| Short exercise |
Transcribe only the part of the listing below that begins at the line containing "How far from the" and runs to its final line, keeping both ends.

Questions about pictured scenes
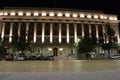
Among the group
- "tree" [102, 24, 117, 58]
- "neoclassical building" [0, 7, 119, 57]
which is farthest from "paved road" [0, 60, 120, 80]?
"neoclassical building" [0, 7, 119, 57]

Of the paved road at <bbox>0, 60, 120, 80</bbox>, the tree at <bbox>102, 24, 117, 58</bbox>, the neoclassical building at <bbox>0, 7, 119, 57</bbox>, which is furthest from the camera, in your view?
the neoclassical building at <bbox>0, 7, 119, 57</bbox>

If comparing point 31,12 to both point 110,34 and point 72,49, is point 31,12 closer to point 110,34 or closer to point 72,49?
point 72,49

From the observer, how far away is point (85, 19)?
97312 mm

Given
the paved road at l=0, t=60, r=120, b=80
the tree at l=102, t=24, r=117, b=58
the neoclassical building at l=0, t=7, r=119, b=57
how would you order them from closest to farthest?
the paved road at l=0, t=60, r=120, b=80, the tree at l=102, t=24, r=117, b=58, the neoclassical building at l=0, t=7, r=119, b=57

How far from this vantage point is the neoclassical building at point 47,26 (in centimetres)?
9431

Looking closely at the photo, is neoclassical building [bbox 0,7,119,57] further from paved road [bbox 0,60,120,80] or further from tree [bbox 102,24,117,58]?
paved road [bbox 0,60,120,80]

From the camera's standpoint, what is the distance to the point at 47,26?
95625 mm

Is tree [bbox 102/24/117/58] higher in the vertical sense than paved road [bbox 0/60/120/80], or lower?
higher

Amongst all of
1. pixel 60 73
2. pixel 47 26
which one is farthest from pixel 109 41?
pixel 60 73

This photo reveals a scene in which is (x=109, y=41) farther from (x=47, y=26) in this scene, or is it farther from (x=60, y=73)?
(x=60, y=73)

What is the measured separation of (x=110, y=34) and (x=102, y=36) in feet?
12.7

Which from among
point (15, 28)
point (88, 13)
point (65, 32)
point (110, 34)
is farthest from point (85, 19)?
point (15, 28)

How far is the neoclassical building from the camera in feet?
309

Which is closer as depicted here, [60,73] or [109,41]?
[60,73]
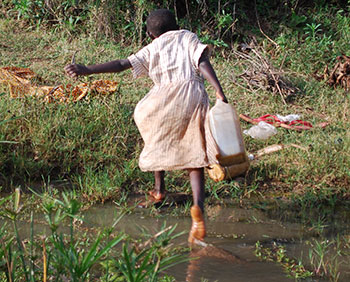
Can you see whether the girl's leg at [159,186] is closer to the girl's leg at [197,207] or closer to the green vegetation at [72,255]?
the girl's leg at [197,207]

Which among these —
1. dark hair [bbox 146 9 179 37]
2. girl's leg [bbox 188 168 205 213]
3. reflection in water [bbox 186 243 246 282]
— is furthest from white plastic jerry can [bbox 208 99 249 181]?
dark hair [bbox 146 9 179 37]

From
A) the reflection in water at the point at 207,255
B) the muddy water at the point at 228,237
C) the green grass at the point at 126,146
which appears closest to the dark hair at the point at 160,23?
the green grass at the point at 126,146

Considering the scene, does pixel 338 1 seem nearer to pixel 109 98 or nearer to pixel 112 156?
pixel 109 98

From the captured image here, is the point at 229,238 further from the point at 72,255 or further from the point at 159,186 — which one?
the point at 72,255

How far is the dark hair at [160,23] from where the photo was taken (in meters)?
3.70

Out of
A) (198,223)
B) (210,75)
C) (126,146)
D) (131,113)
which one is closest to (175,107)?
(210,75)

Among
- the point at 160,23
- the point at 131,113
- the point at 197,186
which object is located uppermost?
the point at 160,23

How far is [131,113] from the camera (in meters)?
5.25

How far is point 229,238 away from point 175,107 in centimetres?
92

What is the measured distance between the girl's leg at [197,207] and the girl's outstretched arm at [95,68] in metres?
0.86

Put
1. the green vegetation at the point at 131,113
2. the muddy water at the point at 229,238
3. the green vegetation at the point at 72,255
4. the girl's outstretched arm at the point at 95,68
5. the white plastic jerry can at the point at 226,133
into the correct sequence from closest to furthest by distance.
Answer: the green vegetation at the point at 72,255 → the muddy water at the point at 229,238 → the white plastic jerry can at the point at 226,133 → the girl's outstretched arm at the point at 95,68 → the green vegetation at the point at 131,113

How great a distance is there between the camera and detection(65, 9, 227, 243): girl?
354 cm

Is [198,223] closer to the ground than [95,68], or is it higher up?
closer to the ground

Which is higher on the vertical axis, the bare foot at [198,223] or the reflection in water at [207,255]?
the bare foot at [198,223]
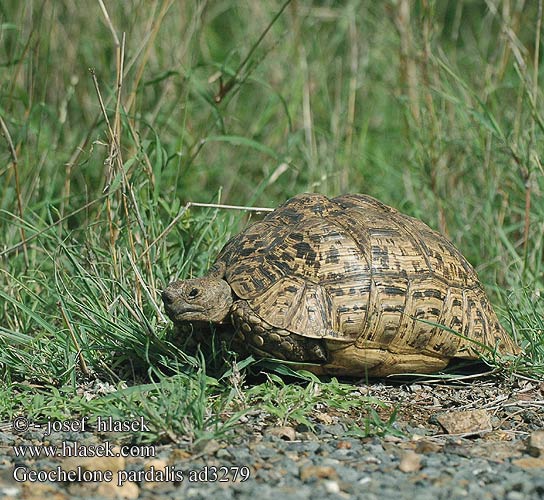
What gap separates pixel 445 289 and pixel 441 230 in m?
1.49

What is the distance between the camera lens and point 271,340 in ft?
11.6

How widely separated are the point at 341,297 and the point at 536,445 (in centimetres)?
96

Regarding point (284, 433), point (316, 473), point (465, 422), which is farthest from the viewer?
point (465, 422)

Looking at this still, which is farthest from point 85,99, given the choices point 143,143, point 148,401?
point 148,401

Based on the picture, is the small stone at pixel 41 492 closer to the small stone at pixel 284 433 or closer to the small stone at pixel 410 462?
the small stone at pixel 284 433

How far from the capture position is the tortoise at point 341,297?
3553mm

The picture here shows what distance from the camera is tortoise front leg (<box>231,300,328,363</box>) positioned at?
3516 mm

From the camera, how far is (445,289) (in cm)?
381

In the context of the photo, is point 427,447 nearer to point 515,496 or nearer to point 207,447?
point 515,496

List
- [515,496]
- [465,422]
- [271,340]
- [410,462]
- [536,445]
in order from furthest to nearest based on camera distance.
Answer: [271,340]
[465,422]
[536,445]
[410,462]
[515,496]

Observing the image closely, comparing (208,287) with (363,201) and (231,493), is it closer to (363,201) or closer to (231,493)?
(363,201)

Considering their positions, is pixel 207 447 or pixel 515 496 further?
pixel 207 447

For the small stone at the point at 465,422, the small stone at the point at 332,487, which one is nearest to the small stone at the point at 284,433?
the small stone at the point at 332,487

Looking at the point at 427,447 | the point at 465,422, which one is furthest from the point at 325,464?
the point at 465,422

| Written solution |
How far from the capture position is the tortoise at point 341,297?
3553mm

The picture here shows what distance from the camera is tortoise front leg (<box>231,300,328,363</box>) positioned at?
3516 mm

From the camera, how far is (445,289) (in cm)?
381

In the context of the photo, is point 427,447 nearer to point 515,496 or nearer to point 207,447?
point 515,496

List
- [515,496]
- [465,422]
- [271,340]
- [410,462]
- [536,445]
in order from furthest to nearest based on camera distance.
Answer: [271,340]
[465,422]
[536,445]
[410,462]
[515,496]

Observing the image closely, comparing (208,287) with (363,201) and (231,493), is it closer to (363,201) or closer to (231,493)?
(363,201)

Considering their positions, is pixel 207 447 or pixel 515 496 further?
pixel 207 447

For the small stone at the point at 465,422, the small stone at the point at 332,487, which one is nearest to the small stone at the point at 284,433?
the small stone at the point at 332,487

Looking at the point at 427,447 | the point at 465,422, which one is furthest from the point at 325,464?
the point at 465,422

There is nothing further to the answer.